GIVEN TASK A —
Reproduce the part of the trim guide thread starting with "Its best use" and going on through "on your hands.".
GIVEN TASK B —
Pick up the trim guide thread after its last sentence and keep it going.

TEXT SECTION —
* BEGIN *
# Trim guides



## VEKO (Oct 22, 2012)

I dont know if i should buy and try one. Have anyone tried one like this? Does it make a straight nice line hen u use it hen painting a baseboard? Here is the photo: http://www.homehardware.ca/products/300/16762341.jpg


----------



## Dunbar Painting (Mar 19, 2010)

the "w" doesn't work all the time?


----------



## ProWallGuy (Apr 7, 2007)

Just learn how to use a brush instead.


----------



## RH (Sep 7, 2010)

No...


----------



## Wolfgang (Nov 16, 2008)

researchhound said:


> No...


Hell Dan, don't mince words here.:whistling2:


----------



## Paint and Hammer (Feb 26, 2008)

VEKO said:


> I dont know if i should buy and try one. Have anyone tried one like this? Does it make a straight nice line hen u use it hen painting a baseboard? Here is the photo: http://www.homehardware.ca/products/300/16762341.jpg



Its best use is to hold down carpet when cutting bottom of baseboard not to cut against. It will get covered in paint and you will have a mess on your hands.
* END *
DATA SUPPLIED —
* BEGIN *
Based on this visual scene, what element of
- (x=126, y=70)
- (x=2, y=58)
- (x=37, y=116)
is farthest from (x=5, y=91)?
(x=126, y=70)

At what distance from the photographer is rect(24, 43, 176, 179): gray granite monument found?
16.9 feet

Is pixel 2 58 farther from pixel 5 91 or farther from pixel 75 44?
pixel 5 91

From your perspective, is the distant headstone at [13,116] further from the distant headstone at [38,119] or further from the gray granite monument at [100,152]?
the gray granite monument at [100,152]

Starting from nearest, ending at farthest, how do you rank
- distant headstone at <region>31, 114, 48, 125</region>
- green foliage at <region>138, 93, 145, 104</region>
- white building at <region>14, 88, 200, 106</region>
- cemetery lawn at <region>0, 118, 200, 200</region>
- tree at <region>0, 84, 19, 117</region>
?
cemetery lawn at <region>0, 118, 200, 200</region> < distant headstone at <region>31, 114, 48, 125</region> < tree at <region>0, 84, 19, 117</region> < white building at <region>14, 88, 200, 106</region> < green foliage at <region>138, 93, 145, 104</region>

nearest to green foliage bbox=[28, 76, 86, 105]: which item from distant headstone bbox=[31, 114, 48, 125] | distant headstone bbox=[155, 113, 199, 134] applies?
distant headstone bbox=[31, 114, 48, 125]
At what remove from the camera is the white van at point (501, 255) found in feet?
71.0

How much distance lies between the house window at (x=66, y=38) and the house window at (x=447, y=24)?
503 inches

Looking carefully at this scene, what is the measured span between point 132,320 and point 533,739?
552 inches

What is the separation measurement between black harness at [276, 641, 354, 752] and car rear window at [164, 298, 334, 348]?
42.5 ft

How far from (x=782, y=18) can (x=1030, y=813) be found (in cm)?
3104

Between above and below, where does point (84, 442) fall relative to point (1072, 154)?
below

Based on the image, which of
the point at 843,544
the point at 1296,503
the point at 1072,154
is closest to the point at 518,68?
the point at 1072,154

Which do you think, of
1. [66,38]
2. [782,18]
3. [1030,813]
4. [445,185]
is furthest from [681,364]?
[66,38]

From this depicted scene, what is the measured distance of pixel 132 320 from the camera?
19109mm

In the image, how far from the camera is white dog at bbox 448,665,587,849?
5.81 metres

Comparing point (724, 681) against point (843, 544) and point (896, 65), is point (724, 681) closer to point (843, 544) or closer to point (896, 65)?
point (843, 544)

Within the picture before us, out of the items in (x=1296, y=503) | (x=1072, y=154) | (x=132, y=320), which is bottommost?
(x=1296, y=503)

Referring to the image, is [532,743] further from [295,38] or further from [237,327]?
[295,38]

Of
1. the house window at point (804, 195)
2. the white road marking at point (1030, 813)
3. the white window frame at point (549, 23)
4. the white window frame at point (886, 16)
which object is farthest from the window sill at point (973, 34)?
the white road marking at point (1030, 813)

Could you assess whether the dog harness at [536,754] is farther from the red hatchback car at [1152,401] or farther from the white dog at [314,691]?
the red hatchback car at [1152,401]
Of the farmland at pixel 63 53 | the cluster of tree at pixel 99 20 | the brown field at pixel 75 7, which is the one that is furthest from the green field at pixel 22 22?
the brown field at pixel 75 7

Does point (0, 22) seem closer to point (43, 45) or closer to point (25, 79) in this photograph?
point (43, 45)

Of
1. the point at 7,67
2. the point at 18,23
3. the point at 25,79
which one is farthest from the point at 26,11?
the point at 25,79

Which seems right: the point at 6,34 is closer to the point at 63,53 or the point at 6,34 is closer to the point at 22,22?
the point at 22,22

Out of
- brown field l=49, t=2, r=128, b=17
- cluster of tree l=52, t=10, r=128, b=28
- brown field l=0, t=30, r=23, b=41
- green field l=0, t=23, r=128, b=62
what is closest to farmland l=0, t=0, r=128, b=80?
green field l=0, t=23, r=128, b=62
* END *
FINAL RESULT A —
Its best use is to hold down carpet when cutting bottom of baseboard not to cut against. It will get covered in paint and you will have a mess on your hands.

FINAL RESULT B —
----------



## daArch (Mar 15, 2008)

To gather and validate all the answers succinctly:

NO it does not make a straight line.

Learn how to control your brush

Use only to pull carpet away from base board - wipe clean before pulling back next section.


----------



## Paint and Hammer (Feb 26, 2008)

daArch said:


> To gather and validate all the answers succinctly:
> 
> NO it does not make a straight line.
> 
> ...


Thanks Bill...you look HOT by the way.


----------



## RH (Sep 7, 2010)

Paint and Hammer said:


> Thanks Bill...you look HOT by the way.


But you, on the other hand, have the ugliest dog I've ever seen. Must be all the beer. :yes:


----------



## Workaholic (Apr 17, 2007)

........


----------



## Paint and Hammer (Feb 26, 2008)

researchhound said:


> But you, on the other hand, have the ugliest dog I've ever seen. Must be all the beer. :yes:



HA!...but you should see that guy fetch sticks.


----------



## Gough (Nov 24, 2010)

daArch said:


> To gather and validate all the answers succinctly:
> 
> NO it does not make a straight line.
> 
> ...


We keep stacks of old (wide) Venetian blind slats on hand for this. That allows us to get several rooms ready at a time. We slip them between the base and the carpet, then leave them until the paint has dried.


----------



## RH (Sep 7, 2010)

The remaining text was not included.